Soluble immune biomarkers to anti-PD1 treatment in non-small cell lung cancer (NSCLC)

Background: Anti-PD1 antibodies has become the standard second line treatment for advanced Non-Small-Cell Lung Cancer (NSCLC). The efficacy of these treatments seems to be higher in tumors expressing PDL1. However, the difficulty to achieve tumour samples for the analysis of PDL1 is a barrier for precise oncology. The aim of this study was to evaluate the utility of circulating biomarkers such as sPDL1, sPDL2, sCD80 and sHVEM as predictors of response to PD1 blockers in NSCLC. Methods: Blood samples were collected before treatment from 34 NSCLC pts who received anti-PD1 therapy (second line). Plasma levels of four immune-markers were measured through ELISA and Multiplex bead-based assays. When needed, continuous variables were categorized using the median or quartiles as a cut-off. Non parametric test were used for correlations between analytical variables and clinical-pathological parameters, response rate. For survival analysis (progression free- PFS or overall survival - OS) Kaplan Meier curves and long-rank test were performed.
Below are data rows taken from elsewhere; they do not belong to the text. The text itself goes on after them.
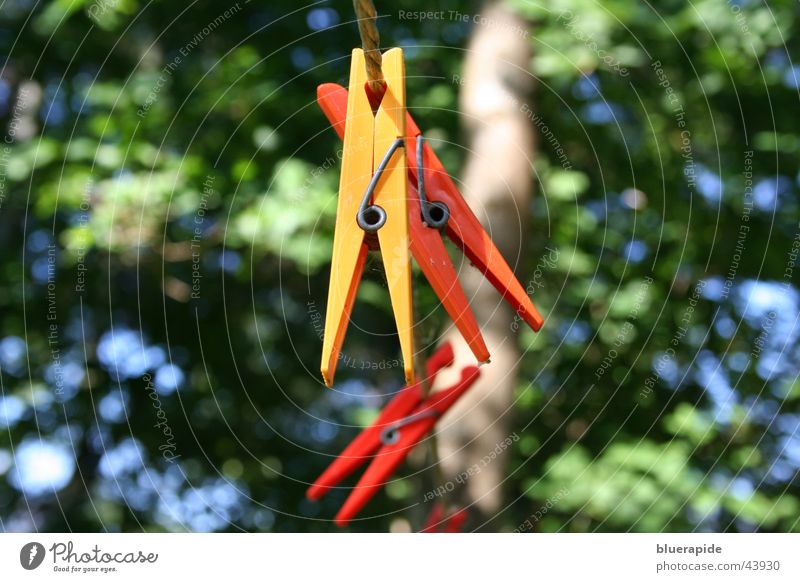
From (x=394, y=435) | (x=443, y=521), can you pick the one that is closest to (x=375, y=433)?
(x=394, y=435)

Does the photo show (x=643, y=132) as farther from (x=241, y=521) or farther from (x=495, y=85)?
(x=241, y=521)

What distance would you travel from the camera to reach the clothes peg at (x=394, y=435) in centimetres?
223

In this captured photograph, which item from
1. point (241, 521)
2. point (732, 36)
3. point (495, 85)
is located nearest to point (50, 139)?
point (495, 85)

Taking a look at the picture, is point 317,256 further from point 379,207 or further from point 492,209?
point 379,207

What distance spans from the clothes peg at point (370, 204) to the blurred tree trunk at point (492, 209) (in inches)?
51.0

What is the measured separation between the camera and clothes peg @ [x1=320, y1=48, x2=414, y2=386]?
138 cm

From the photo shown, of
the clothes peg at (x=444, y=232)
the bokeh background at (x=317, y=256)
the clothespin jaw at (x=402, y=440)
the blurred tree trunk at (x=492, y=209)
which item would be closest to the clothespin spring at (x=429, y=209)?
the clothes peg at (x=444, y=232)

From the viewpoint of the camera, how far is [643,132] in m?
3.99

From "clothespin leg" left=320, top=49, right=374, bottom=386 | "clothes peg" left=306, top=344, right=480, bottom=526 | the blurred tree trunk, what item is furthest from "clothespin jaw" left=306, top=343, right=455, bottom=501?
"clothespin leg" left=320, top=49, right=374, bottom=386

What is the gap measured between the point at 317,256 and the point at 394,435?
1075 mm

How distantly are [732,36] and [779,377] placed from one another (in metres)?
1.27

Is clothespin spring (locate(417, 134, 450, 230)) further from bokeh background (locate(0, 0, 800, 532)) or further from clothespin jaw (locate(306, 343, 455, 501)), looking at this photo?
bokeh background (locate(0, 0, 800, 532))

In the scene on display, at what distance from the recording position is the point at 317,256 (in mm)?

Results: Median age of the pts included in the study was 64y, 73% were males and 67% adenocarcinomas. Median plasma levels of PDL1, PDL2, CD80 and HVEM were 1.31, 1.12, 0.197 and 0.451 ng/ml, respectively. No relevant association between clinic-pathological parameters and the plasma markers analyzed were found. Interestingly, response rate in patients with sPDL1 in the first quartile (Q1) was 11%, whereas for those in the Q2 and Q3 were 44% and 40%, respectively and the percentage raises to 50% in the Q4. Patients with higher plasma levels of CD80 had a significant increase in PFS compared to those with sCD80 below the median (14.50 vs 1.70 months, p = 0.026, respectively). Conclusions: In conclusion, circulating immune markers can be reliable detected in plasma of advanced NSCLC pts. In pts treated with anti-PD1 antibodies, sPDL1 and sCD80 seem to be related to the degree of response or PFS. Further investigations to assess the role of these biomarkers in the context of immunotherapy are needed. Legal entity responsible for the study: Comité Etico de Investigacion de Hospital Arnau de Vilanova de Valencia, Spain. Funding: grant PI15-00753 from Instituto de Salud Carlos III and Arnal Planelles Foundation. Disclosure: All authors have declared no conflicts of interest.